* Exercise requirements
1 – In the Rioja tasting notes, how long was the Viña Gravonia Crianza Blanco aged in oak and in bottle?
2 – Carry on the Rioja tasting notes from the point where they stop.

* Passage given
######
On Thursday 15th February the WING group met at the ICC for a Tasting of wines from Rioja. This theme came out top in the Group’s voting for what to cover this season. I wonder if this is – at least partly – down to the knowledge I was holidaying there last summer, and would personally source the wines. This of course renders a set of wines averaging over £20 at UK prices much more affordable. The prices, and value for money scores, are for the UK (if possible).

Here are my notes:

VIÑA GRAVONIA CRIANZA BLANCO 2006 (R López de Heredia)    –   12½%   –   UK £21 Oldbridge wines
This is from the height of the Alta near Haro, and is 100% Viura aged for 4 years in oak and 6 in bottle. A very sherry like nose, showing stewed apple, nutty and some pungent vegetal elements, a slight honeyed tinge… Palate has all this with sherry salty dryness and an undertow of passion fruit (aged Chenin?) honeyed richness. This has a sharp acidity contracting the palate at the end, a little more than the 2004 tasted in March 2015 (see below). A small sample remained which I tried as an aperitif the next day, before a good Soave. The acidity had slackened a little and the palate more rounded – so it may be a little young? The more interesting observation is that ignoring the sherry overlay, how similar the structure was to the Soave – with acidity and peachy fruit common to both! A very unusual style which radically divided opinions. But for me a great example of a nearly-lost style.
Ratings:        Quality:  17/20   Value:  15.5/20

OLARRA CERRO AÑON MAZUELO 2105        –    14%   –   n/a UK, about £16
This is from Mazuelo (Carignan) grapes from near the Alta/Baja border, and I suspect the fruit comes from both. It has 6 months in American oak, it has the redcurrant aroma common to low-cropped Carignan, with some oak in an identifiable Rioja weight. The palate has some acidity and is round, pliant but a bit simple.
######
* Excerpted records
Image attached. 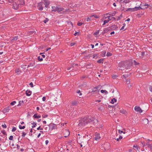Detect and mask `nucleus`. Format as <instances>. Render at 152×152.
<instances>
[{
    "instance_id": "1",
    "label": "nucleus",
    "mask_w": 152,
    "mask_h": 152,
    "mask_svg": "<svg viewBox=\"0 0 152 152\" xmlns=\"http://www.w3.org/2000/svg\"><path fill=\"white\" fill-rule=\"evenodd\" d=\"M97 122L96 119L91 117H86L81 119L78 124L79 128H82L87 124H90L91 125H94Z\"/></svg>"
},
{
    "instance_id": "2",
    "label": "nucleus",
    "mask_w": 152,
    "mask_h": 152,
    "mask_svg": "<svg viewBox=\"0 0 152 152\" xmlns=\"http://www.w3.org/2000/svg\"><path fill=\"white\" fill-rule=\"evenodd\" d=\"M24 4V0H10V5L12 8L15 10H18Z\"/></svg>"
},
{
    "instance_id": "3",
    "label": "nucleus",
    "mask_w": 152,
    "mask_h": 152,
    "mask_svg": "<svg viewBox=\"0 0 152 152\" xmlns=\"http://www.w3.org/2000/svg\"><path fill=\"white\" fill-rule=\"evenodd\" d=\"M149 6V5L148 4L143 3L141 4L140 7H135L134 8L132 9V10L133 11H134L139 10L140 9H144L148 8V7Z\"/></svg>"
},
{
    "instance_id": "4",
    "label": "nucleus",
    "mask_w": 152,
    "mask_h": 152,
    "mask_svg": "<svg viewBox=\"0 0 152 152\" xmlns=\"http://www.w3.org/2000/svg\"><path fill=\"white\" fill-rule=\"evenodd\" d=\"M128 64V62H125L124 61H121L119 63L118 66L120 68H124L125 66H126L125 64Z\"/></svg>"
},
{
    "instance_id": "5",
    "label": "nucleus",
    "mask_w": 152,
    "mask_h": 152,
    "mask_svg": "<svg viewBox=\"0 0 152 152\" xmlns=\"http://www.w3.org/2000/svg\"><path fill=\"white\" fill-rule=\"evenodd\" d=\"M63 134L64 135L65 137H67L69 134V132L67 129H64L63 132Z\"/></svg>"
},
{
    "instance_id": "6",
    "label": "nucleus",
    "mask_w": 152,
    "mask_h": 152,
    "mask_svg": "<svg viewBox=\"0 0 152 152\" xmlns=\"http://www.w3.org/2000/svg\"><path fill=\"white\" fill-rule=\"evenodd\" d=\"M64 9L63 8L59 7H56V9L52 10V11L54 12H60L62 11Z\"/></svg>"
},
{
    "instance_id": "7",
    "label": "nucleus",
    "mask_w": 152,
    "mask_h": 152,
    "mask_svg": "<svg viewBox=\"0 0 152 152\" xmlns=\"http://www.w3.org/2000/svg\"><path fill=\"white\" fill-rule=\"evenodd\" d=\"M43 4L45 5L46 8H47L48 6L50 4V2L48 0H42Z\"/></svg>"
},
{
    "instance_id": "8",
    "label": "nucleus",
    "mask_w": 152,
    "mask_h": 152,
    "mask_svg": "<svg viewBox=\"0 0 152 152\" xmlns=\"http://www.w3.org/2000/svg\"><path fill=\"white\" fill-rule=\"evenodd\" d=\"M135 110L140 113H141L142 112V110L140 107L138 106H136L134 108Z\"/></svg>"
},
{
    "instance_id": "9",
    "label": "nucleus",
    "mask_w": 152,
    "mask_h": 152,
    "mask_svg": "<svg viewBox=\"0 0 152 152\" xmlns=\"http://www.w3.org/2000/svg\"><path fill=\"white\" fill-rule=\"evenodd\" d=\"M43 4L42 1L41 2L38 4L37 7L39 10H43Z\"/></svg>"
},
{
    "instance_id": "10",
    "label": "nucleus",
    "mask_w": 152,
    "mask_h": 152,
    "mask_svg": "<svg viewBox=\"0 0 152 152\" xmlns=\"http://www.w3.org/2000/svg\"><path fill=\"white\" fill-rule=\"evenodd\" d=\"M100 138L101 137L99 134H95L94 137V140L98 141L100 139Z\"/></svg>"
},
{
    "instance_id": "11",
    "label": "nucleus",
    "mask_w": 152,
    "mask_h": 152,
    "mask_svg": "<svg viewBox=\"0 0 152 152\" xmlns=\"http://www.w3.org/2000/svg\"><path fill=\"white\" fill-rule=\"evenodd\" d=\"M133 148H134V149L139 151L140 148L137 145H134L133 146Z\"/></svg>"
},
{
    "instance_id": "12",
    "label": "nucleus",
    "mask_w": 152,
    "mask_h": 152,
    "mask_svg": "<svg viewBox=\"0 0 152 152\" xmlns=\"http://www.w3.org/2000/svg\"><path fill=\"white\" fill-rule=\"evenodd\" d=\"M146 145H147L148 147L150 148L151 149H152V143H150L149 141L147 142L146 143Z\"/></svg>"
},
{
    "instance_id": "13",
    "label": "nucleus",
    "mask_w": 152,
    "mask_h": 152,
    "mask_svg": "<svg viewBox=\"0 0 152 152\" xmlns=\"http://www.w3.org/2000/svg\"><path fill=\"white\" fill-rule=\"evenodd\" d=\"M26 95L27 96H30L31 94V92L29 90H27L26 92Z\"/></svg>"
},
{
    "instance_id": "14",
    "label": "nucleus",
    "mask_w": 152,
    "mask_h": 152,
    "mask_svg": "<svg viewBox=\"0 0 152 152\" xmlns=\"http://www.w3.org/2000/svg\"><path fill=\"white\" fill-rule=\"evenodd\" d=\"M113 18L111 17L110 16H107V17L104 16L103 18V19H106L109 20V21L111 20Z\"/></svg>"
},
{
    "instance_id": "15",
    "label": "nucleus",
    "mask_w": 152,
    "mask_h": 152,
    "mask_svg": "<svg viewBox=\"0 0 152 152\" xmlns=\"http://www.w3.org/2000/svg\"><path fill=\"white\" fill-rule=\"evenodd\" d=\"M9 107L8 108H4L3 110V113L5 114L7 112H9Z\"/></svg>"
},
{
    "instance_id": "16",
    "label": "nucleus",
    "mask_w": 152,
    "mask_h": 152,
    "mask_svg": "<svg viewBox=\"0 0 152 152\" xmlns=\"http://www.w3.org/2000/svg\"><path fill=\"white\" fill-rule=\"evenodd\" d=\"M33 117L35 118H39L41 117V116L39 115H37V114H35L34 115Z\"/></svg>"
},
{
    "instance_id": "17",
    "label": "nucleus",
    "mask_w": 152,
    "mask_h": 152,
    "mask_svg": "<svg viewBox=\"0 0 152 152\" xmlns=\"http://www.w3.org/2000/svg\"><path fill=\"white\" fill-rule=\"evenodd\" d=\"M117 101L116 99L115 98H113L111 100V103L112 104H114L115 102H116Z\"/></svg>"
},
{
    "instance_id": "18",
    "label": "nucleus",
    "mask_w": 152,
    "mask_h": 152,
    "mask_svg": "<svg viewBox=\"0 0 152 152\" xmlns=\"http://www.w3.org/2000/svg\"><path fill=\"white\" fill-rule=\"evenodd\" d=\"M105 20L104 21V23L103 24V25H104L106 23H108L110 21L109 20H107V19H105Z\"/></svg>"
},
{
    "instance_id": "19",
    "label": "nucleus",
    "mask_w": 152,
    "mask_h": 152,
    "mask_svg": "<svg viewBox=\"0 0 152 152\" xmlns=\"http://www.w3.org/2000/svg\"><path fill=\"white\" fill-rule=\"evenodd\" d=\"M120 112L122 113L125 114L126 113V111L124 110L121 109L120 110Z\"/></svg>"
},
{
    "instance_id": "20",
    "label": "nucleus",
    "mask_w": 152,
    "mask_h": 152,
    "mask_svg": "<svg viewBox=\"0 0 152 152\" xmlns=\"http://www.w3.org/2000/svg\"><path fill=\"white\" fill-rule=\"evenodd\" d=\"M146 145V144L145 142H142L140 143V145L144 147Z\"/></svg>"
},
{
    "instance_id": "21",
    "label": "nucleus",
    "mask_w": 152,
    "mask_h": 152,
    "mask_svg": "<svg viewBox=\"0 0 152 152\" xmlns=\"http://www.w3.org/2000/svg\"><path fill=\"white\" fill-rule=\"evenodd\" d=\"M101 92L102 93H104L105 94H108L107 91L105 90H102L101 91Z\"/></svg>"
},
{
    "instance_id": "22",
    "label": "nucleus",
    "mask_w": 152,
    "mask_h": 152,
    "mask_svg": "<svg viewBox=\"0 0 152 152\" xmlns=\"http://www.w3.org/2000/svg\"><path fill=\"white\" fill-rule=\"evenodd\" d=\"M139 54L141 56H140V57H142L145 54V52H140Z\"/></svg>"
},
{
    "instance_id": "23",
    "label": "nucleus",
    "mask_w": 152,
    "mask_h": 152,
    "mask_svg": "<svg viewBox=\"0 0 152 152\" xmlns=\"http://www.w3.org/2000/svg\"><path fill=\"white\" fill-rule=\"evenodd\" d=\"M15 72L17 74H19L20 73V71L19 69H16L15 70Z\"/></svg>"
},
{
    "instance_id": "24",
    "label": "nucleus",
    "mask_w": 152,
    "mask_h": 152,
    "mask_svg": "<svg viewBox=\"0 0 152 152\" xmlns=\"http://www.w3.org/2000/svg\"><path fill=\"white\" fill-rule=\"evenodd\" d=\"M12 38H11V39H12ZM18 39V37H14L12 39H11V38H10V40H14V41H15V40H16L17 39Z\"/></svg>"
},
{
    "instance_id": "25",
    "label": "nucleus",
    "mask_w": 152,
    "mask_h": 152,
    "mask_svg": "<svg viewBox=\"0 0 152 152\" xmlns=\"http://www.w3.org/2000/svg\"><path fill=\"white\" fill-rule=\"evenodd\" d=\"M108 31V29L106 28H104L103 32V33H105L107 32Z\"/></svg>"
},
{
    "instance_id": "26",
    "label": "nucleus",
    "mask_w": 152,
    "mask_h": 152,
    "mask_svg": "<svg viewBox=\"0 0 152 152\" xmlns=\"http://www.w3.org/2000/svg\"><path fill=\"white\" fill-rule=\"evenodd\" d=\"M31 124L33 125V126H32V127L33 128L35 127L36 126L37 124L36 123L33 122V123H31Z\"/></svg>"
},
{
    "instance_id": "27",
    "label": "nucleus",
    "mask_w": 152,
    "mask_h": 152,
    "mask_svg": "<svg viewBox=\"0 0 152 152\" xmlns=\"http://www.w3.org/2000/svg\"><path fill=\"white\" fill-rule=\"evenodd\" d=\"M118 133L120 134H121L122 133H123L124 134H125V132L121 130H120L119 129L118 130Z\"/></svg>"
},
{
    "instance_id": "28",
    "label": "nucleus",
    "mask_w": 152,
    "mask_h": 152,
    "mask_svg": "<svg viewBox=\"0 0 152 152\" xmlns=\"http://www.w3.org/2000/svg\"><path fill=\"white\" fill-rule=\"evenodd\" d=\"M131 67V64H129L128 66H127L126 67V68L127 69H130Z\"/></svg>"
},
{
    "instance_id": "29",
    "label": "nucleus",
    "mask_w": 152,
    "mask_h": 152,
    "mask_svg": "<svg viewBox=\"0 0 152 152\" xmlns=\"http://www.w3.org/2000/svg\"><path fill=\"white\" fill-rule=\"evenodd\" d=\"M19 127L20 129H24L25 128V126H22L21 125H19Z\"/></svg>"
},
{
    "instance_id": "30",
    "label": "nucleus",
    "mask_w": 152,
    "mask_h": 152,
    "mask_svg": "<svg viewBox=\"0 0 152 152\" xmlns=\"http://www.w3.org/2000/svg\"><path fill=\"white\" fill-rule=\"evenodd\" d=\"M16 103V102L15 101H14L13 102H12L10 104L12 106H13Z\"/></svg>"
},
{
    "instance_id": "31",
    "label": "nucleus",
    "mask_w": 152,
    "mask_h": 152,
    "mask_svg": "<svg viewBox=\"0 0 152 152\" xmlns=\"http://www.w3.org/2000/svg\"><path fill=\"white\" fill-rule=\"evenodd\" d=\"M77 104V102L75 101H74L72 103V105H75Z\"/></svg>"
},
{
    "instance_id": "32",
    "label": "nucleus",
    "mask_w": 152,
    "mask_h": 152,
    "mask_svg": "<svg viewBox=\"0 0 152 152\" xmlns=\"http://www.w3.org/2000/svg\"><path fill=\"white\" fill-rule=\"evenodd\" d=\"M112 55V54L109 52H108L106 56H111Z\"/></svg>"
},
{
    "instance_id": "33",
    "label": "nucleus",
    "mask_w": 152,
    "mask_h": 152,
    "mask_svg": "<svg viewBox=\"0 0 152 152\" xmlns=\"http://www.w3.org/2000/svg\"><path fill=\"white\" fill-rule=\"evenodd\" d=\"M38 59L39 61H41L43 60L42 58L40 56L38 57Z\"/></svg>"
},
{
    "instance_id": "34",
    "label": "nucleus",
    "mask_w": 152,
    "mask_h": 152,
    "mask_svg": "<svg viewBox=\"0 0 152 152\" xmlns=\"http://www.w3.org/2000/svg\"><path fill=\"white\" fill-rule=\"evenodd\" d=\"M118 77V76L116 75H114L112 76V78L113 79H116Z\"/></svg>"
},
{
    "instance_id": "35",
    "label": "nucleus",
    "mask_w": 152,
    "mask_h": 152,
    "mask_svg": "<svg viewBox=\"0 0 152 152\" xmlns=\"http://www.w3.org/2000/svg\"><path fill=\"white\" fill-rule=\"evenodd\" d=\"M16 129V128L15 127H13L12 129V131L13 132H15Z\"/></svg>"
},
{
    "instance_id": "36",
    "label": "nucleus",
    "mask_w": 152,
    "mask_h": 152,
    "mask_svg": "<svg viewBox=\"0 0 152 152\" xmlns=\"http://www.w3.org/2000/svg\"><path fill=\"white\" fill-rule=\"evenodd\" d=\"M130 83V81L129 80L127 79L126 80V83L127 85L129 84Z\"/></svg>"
######
* Task-by-task results
1 – It was aged for 4 years in oak and 6 years in bottle.

2 –
Ratings:        Quality:  14.5/20   Value:  14.5/20

OLARRA CERRO AÑON GRACIANO 2014   –   13½%   –   n/a UK, about £16
This fruit for this is from Alta and Alava and has 14 months in French and American oak. This has a more complex nose – floral elements, some woody acidity and a spice hint. Powerful palate, with warm tannin but with lighter cherry fruit and a long line of flavour. The wine suggest a little of Mourvedre to me, power but subtlety and light aromatics… good!
Ratings:        Quality:  15/20   Value:  15/20

MAYOR DE ONDARRE RESERVA 2013   –   13½%    –    £24 Hallgarten
This (92 point rated) Reserva is 80% Tempranillo and 20% Mazuelo. It has 20 months in American and French oak and then 18 months in bottle before release. Bright sharp fruit nose – cherry? – with a woody but not vanilla hint, Palate has sweet and sour plum fruit with a mocha grainy creaminess, a lifting acid frame leading to long slightly spicy finish– quite lip-smacking and food friendly.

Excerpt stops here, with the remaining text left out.